CE QUE JE NE VEUX PAS:

– Un autre Blockbuster qui se révèle être le produit d’appel d’une campagne marketing qui se distingue par sa capacité à comprendre des attentes que le produit finit s’avère incapable de satisfaire. Un truc qui se foire sur ses promesses et essaie de se rattraper sur des prétentions mal placées où des marges dont on a rien à foutre (sous-intrigues de soap, discours écolo qui visent les followers de Greta Thunberg, postures esthétiques péteuses). Ce qui est une option que l’on ne malheureusement pas écarter avec David Leitch, qui s’est fait une spécialité de pêter au dessus du service de table sans proposer autre chose que du surgelé.

– Un truc qui par impératif commercial choisit de satisfaire le public de Fast and Furious plutôt que d’opérer la césure promise en amont. A savoir un truc mal foutu et pas fini, con par manque de préparation plutôt que par vocation (bref, par nécessité plutôt que par choix), qui finit par se prendre au sérieux pour se donner une contenance sur les ruines de ses belles promesses. 

– L’infection vénérienne du blockbuster contemporain, dont la saga FF s’est imposé comme l’agent zéro: ce foutu discours « le plus important, c’est la famille ». Cette saloperie infectieuse que l’on retrouve dans chaque blockbuster ricain qui prône des valeurs « positives » pour sécuriser son investissement. Ce produit dérivé de la culture d’entreprise qui flatte le spectateur sur son appartenance suggérée au clan dépeint pour mieux lui faire oublier qu’il le prends pour un con. Cet appel au repli communautaire devenue la norme politiquement correct du PG-13. 
Niquez vos mères la famille. Arrêtez de soumettre ce qui devrait être des archétypes d’affirmation individuelle à une logique tribale de millenial fondamentalement contraire à leur essence. Même si je me doute bien que le détour samoan de Dwayne Johnson constituent un prétexte pour l’acteur pour entretenir sa marque de fabrique family-friendly sur Instagram, et qu’on risque pas de totalement y échapper. Mais en faites pas trop. SVP. 

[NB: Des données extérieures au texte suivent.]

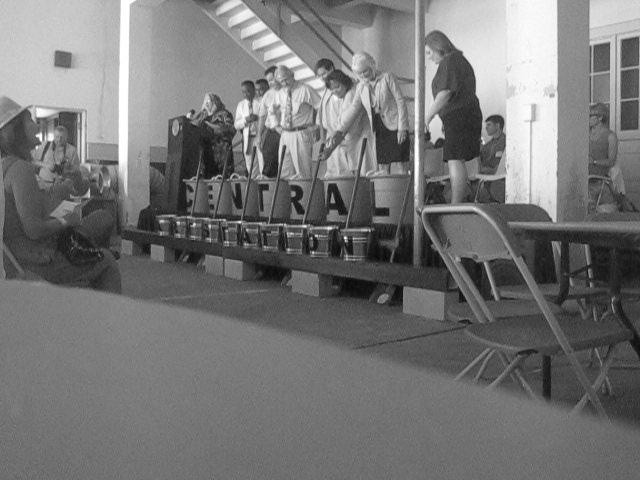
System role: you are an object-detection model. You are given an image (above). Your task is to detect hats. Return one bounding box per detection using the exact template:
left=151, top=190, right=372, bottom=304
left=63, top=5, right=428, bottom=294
left=0, top=96, right=33, bottom=129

– Un machin qui n’existe que pour annoncer la suite du spin-off du reboot de l’univers commun, qui reporte le bouclage de ses intrigues aux calendes grecques, sabote ses enjeux dramatiques pour ne surtout pas y apporter de conclusions trop définitives, et ne semble là que pour sa scène post-générique. Bref, le morceau d’un univers étendu qui n’essaie jamais de faire croire qu’il s’agit d’un film… à l’image de personnages qui n’existent qu’au travers du groupe finalement (qu’on se le dise: la franchise moderne et le concept d’univers étendu incarne l’excroissance médiumnique de l’asservissement communautaire prôné par la politique familiale du blockbuster 2.0). 

Bref, je ne veux pas d’un machin dans l’air du temps qui singe les postures bad ass des 80’s comme des éléments de communication désincarnés dans le produit fini. Un truc qui te promet monts et merveilles pour t’annoncer à l’arrivée que le commencement manuel est également la finition. 

Bref, s’il te plait Père Noël. Fais pas ta pute stp.